FITZHUGH: Wunderbar. Also gut. Zu dem Vorfall kam es während der Ausstellungseröffnung der Kunstgalerie unserer Universität. Mir liegt die Aussage einer anonymen Zeugin vor, die gesehen hat, wie Sie beide sich im Ausstellungsbereich gestritten haben. Miss Planchart, Sie sollen daraufhin aus der Galerie gestürmt und zehn Minuten später mit einem Farbeimer zurückgekehrt sein. Sie sind an Professor Rohbers Fotografie Lesson Repeated getreten und—
ROHBER: Lessons.
FITZHUGH: Verzeihung?
ROHBER: Lessons. Plural. Der Titel ist Lessons Repeated.

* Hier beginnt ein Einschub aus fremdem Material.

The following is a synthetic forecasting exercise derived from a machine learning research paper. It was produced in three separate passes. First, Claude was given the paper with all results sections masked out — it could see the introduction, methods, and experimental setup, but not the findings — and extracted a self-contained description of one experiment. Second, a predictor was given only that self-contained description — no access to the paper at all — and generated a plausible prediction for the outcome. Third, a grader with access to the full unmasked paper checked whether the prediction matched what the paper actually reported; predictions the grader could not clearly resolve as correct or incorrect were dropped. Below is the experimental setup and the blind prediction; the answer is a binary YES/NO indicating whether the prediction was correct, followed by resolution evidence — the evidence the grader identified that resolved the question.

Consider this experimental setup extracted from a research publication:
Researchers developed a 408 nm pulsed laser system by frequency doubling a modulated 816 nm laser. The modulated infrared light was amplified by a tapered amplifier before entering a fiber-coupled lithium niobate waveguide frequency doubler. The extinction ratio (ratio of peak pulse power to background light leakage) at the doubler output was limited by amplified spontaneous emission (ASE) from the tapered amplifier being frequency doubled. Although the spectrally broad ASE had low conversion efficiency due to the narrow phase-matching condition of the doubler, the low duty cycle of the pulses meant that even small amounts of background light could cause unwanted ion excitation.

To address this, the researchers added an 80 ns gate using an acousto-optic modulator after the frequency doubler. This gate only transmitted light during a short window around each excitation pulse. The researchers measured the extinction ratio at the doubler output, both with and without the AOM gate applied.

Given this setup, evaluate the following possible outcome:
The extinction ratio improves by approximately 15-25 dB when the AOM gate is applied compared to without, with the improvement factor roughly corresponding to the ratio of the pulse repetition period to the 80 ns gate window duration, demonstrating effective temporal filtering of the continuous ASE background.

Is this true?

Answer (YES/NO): NO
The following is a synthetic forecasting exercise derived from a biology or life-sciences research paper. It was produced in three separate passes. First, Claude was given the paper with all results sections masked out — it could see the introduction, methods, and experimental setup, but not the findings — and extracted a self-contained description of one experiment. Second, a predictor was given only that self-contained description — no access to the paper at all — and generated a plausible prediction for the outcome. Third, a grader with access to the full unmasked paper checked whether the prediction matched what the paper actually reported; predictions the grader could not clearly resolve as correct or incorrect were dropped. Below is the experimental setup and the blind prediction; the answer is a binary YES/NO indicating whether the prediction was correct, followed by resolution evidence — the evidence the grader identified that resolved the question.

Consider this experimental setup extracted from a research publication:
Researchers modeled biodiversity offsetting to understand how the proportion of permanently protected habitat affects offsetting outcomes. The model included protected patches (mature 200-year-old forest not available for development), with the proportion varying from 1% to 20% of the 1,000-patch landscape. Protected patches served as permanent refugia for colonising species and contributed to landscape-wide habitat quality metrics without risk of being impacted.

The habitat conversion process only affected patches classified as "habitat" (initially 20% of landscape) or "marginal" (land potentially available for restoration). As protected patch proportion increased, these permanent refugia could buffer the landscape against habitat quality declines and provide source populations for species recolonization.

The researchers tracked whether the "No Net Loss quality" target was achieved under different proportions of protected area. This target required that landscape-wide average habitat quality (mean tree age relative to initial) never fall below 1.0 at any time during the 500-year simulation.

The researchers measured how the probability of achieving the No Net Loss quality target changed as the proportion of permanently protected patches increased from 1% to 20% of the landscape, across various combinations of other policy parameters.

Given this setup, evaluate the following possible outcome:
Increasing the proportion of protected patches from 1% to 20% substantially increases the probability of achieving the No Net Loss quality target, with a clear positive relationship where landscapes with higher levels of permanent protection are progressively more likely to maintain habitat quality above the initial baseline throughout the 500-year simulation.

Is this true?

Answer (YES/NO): NO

FITZHUGH: Okay, Lessons Repeated. Miss Planchart, Sie haben den Eimer gegen die gerahmte Fotografie geworfen, dabei ist das Glas zerbrochen. Außerdem wurden das Foto und mehrere Besucher von Farbe getroffen. Laut Aussage der Zeugin hat eine fliegende Scherbe nur knapp ihr Auge verfehlt.
PLANCHART: Das stimmt nicht, es sind keine Scherben geflogen. Das Foto war gar nicht gerahmt.
FITZHUGH: Wenn Sie noch abwarten könnten mit Ihrer Gegendarstellung, gerade wollte ich erst einmal die Zeugenaussage wiedergeben.
PLANCHART: Ich weise Sie nur darauf hin, dass die Aussage falsch ist. Niemand wurde verletzt. Da war kein Rahmen. Wenn eine Glasscheibe davor gewesen wäre, hätte ich was anderes genommen als Farbe. Vielleicht die Axt beim Feuerlöscher. Darüber hatte ich schon nachgedacht.
FITZHUGH: Miss Planchart … Damit tun Sie sich gerade keinen Gefallen.
FRY: Der Punkt ist: Viele Angestellte und Studenten hatten Angst.
ROHBER: Und die Fotografie ist zerstört. Mehrere Freunde von mir mit sehr guten Verbindungen in die Kunstwelt haben etwas früher am selben Abend ihr Interesse daran bekundet und sie kaufen wollen. Wir sprechen hier also außerdem von einer bedeutenden finanziellen Einbuße.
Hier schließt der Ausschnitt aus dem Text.